This doctoral research aims to obtain a richer understanding of the characteristics of employees’ social interactions that foster (or hinder) creativity and innovation in the workplace. Research has shown that there are different phases that individuals go through to arrive to creativity and innovation: generating, elaborating, championing and implementing creative ideas. Relatively recently, scholars have recognized that the social environment in which individuals are embedded matter for these phases and have paid increasing attention to creativity as a social process. They have explored this topic through social network lenses given that social networks capture relational attributes (i.e., tie content), such as trust, among interconnected actors, and the network structure or the positions in which they are situated.
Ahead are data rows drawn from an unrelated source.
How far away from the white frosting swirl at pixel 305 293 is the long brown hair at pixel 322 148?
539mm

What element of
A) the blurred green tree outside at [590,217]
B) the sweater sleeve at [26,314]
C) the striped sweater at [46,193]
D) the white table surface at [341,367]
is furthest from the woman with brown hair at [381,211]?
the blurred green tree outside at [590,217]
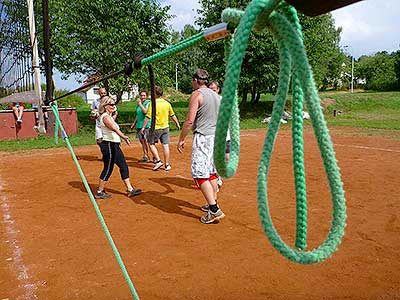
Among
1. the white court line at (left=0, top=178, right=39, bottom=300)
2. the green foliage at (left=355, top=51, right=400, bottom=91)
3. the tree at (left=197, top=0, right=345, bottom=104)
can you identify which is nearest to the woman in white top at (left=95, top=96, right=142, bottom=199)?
the white court line at (left=0, top=178, right=39, bottom=300)

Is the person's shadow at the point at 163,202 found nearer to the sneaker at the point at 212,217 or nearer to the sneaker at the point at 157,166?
the sneaker at the point at 212,217

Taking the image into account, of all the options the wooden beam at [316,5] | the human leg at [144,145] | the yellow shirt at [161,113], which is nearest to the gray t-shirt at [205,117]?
the yellow shirt at [161,113]

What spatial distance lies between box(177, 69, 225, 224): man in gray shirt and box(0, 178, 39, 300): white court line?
2.09 metres

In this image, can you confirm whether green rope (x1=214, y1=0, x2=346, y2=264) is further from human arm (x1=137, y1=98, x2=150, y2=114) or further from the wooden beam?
human arm (x1=137, y1=98, x2=150, y2=114)

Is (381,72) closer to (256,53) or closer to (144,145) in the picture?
(256,53)

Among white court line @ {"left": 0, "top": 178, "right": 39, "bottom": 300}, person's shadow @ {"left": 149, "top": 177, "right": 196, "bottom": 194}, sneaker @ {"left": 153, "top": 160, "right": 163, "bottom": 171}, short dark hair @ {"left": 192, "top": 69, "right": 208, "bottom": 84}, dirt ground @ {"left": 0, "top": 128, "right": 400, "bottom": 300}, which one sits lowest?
white court line @ {"left": 0, "top": 178, "right": 39, "bottom": 300}

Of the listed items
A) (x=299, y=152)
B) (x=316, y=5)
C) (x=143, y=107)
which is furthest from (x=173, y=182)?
(x=316, y=5)

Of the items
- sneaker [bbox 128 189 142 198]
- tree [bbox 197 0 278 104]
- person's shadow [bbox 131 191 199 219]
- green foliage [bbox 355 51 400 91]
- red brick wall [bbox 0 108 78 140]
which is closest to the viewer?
person's shadow [bbox 131 191 199 219]

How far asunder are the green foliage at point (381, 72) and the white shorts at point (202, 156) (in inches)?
1665

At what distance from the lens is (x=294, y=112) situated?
114 centimetres

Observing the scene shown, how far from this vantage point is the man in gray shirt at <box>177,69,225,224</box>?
4.74 metres

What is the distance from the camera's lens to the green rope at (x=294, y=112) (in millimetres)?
1031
However, because the topic is so recent, research on which social networks are optimal to achieve creative benefits is so far inconclusive.
This PhD project is organized around three crucial social dimensions of social interactions in the workplace: social hierarchy, tie content, and network structure. In relation to the first of these dimensions, this project will investigate the effects of power and status on creativity as these are pervasive features of social organization in the workplace. Regarding the second dimension, this research will examine the effects of distinct type of relationships, such as advice-giving and friendship, that facilitates each phase of the idea journey. With respect to the third dimension, a series of network positions and structures will be examined in conjunction with other relevant social and individual characteristics.
This PhD project follows a multi-method approach. On the one hand, it deploys intra-organizational social network analyses to empirically test the network structures and type of relationships that facilitates the generation and implementation of creative ideas. On the other hand, it deploys lab-experiments to yield more knowledge on the underlying theoretical mechanisms of the aforementioned relationships.